Meditation evolves, as it should, to match your needs and evolution. But whether you are a beginner meditator or advanced, ATTENTION is still the common denominator for all effective meditation techniques.

So let’s look at ATTENTION in meditation.

Paying mindful attention to attention could be called a meditation technique in itself, but it’s actually the most important foundation for all types of meditations, from guided visualization meditation to body awareness, to self-enquiry style meditations.

It comes down to this:

  • Noticing where your attention is.
  • Become conscious of attention itself.
  • Learn to consciously intuitively move and direct attention with intention.

Most people live oblivious as to where their attention is. Attention is drawn to what grabs it.

This could be sights, sounds, tastes, feelings. This is why people are not aware of the subtle streams of data available to us. Like intuition, which offers a subtle stream of data.

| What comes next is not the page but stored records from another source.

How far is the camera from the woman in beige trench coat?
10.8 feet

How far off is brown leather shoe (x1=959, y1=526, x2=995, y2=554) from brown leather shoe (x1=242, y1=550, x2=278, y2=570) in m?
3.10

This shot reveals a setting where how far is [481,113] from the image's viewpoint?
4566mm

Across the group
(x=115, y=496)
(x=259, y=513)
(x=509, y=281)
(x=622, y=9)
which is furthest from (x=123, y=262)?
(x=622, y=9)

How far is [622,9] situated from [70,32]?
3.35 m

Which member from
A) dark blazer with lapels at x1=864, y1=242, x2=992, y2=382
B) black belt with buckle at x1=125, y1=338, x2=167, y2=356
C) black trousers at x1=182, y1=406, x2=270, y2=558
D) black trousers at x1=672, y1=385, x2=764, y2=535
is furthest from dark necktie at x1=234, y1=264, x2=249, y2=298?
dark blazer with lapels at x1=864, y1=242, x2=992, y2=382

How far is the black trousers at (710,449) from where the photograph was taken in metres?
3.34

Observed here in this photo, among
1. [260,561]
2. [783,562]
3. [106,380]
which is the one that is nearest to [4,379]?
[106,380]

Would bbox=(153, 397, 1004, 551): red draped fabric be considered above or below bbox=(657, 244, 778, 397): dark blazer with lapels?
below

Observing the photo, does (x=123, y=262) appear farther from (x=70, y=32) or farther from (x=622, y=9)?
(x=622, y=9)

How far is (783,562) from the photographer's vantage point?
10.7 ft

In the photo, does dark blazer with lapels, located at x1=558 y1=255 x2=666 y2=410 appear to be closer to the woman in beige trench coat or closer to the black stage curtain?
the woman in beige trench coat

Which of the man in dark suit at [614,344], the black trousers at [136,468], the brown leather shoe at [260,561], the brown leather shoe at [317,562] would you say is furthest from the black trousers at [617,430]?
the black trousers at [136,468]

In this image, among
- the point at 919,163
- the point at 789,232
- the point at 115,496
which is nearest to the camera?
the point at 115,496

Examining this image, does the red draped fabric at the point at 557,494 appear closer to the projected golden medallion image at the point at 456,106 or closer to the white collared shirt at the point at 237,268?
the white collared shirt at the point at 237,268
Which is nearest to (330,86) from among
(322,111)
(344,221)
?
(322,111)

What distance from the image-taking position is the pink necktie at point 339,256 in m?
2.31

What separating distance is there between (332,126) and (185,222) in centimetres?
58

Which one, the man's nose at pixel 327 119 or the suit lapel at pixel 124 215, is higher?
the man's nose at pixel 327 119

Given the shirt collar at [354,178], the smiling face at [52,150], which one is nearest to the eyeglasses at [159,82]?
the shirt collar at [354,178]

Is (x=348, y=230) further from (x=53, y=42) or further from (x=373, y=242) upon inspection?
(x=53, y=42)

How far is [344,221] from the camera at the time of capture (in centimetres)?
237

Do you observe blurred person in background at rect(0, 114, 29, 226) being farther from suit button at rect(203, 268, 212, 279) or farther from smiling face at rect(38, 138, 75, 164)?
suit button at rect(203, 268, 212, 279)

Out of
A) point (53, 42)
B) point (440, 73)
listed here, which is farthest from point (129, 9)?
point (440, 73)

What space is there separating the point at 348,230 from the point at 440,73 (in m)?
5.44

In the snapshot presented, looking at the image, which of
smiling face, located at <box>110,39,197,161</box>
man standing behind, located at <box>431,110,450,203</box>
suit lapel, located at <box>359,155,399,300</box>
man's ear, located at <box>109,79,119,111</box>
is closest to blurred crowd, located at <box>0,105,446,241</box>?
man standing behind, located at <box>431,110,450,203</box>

  • Attention determines what information is available to consciousness.
  • Attention with intention directs your focus – what I call your Focal Awareness Point.
  • Your Focal Awareness Point or FAP can contract or expand like an aperture.
  • Your FAP is used to ‘tune in’ to the knowledge of objects (people, places, things, memories, feelings, etc.)
  • Your FAP can be directed to anything you intend. It’s beyond the domain of space and time, and therefore you can, with intention learn to tune in to anything.

Ultimately with practice, you could learn to direct attention, your FAP consciously and tune in to what’s helpful or interesting to you.


Should you schedule meditation time?

It’s best to find what works for you, truly.

Some of my students love the disciplined approach of setting a morning or evening meditation routine. Others find that any form of disciplined schedule causes them to rebel and break their promise to themselves.

Work out what works best for you, based on your nature.

I’ve never kept a meditation schedule and I don’t meditate as a discipline. What worked extremely well for me, was to meditate intuitively, when drawn to it.

Once my mind soon realized the benefits of meditation, I didn’t need to drag myself into meditation.

I fell in love with the silence and the spontaneous wisdom that arose in deep meditation.

After a few years, the meditative state seemed to permeate my daily waking state, and soon living became a meditation.

How long should you meditate for?

As long as you’re not hurting your spine, and making sure to drink water and eat according to your bodies needs, you could meditate for as short or as long as you like.

I vary my meditative practice, from a quick 5 minutes to up to 3 hours straight. It all depends on the purpose of the meditation and how quickly I can settle my mind.

Some days you’ll find it might take longer to settle into meditation than others.

I would suggest following your own inner intuitive sense of things, and being flexible in your meditation experience.

  • May your guided meditations be natural.
  • May living become a meditation, where attention rests in the self helping the body, mind and heart to radiate the essence of the self which is love, peace and joy.